I came up totally empty on all counts. When it was working, I don’t think it was sending through us but probably still through their server. There’s an old cPanel settings called “SMTP tweak” that would redirect all outbound SMTP connections to the local server, and had the local server been able to authenticate a user with the same settings at any point (or perhaps use PHP mail() instead) then perhaps that’s why it worked for a time.

I assume you’re on Fran’s shared hosting? I’d perhaps ask them to try running telnet to lisa.mxrouting.net to 25, 465, or 587 as your user (not as root) or give you SSH access to try it yourself, and see what SMTP banner is returned. If it’s reaching our server, this is what the SMTP banner should look like:

220 lisa.mxrouting.net ESMTP Exim 4.92.3 Fri, 22 Nov 2019 23:00:48 +0100

If it shows their server hostname instead, SMTP tweak is enabled in cPanel. If they see ours and you’re still not reaching ours, perhaps the problem is simply the Wordpress plugin.

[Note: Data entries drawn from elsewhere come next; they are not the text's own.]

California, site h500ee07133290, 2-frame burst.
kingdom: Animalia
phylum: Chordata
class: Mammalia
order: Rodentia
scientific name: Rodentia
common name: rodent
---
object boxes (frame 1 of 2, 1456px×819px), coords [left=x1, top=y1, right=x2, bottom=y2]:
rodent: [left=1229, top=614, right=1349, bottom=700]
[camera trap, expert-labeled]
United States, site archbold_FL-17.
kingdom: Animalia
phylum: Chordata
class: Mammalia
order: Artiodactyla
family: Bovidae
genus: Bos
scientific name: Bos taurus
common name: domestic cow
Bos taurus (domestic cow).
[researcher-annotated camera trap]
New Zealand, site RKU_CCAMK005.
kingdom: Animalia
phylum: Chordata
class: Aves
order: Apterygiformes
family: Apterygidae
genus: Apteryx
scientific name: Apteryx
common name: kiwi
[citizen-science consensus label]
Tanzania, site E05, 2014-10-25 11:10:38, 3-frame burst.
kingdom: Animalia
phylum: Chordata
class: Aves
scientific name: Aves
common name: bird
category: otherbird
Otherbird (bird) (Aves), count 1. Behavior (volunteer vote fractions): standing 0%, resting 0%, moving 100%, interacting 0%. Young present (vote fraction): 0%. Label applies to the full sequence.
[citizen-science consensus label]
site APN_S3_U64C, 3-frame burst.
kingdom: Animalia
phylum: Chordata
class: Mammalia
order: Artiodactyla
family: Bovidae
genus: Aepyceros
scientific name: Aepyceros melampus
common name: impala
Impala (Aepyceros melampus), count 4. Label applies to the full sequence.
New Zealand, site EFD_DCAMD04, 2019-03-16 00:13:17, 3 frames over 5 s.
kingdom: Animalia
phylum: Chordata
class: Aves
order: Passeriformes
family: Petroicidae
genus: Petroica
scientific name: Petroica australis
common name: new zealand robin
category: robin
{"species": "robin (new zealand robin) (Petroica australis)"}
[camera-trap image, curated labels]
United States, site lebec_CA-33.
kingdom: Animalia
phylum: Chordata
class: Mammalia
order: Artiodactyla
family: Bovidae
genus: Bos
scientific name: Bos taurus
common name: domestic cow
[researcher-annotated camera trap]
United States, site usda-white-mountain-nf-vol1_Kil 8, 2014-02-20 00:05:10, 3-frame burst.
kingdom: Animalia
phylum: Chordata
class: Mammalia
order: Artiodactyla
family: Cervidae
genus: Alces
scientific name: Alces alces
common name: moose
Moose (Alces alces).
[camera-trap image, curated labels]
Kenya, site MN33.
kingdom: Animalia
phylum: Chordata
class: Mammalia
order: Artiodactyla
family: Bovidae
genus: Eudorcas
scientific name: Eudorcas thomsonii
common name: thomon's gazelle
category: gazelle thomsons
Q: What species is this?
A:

pj77777777 · November 23, 2019, 10:21pm

Hi Jarland,

Thanks for getting back to me.

I have spoken with my main host (this is the one I will be using for mxrouting) as I have been getting the same issues as with other hosts.

They confirm…

I have tested the SMTP connections from our server and it is working fine for the port 25 and 587. You can verify it from the below telnet results.

++++++++++++++++++++++++++++++++++++++++++++++

telnet lisa.mxrouting.net 587

Trying 185.165.242.234…
Connected to lisa.mxrouting.net.
Escape character is ‘^]’.
220 lisa.mxrouting.net ESMTP Exim 4.92.3 Sat, 23 Nov 2019 16:38:36 +0100

telnet lisa.mxrouting.net 25

Trying 185.165.242.234…
Connected to lisa.mxrouting.net.
Escape character is ‘^]’.
220 lisa.mxrouting.net ESMTP Exim 4.92.3 Sat, 23 Nov 2019 16:39:27 +0100"

What is puzzling is that no matter what plugin I use I still get auth errors.

One thing that I have noticed tho when taking cloudflare out of the loop is that I cannot add both a cname and a mx record for mail.mydomain.com as I get error message.

pj77777777 · November 23, 2019, 10:21pm

Thanks Jarland,

I do over think things sometimes

Will keep tinkering away and let you know the solution…when I find it

Cheers

Phil

Jarland · December 19, 2021, 6:30am

Keep toying with the settings. Remember this:

25 - non-SSL
465 - SSL
587 - STARTTLS

It’s important not to overthink auth errors. As long as your password works in webmail you can be sure that the connecting application is not submitting the correct login info, or not submitting it in the correct way. There’s nothing special about our SMTP servers, they’re just universal standard open source with a very basic auth system, nothing fancy that requires anything unusual.

I’m not sure what that means, but technically an MX record can’t be a CNAME. At least not by accepted RFC. In my opinion it doesn’t actually fail, but some DNS services may try to stop you.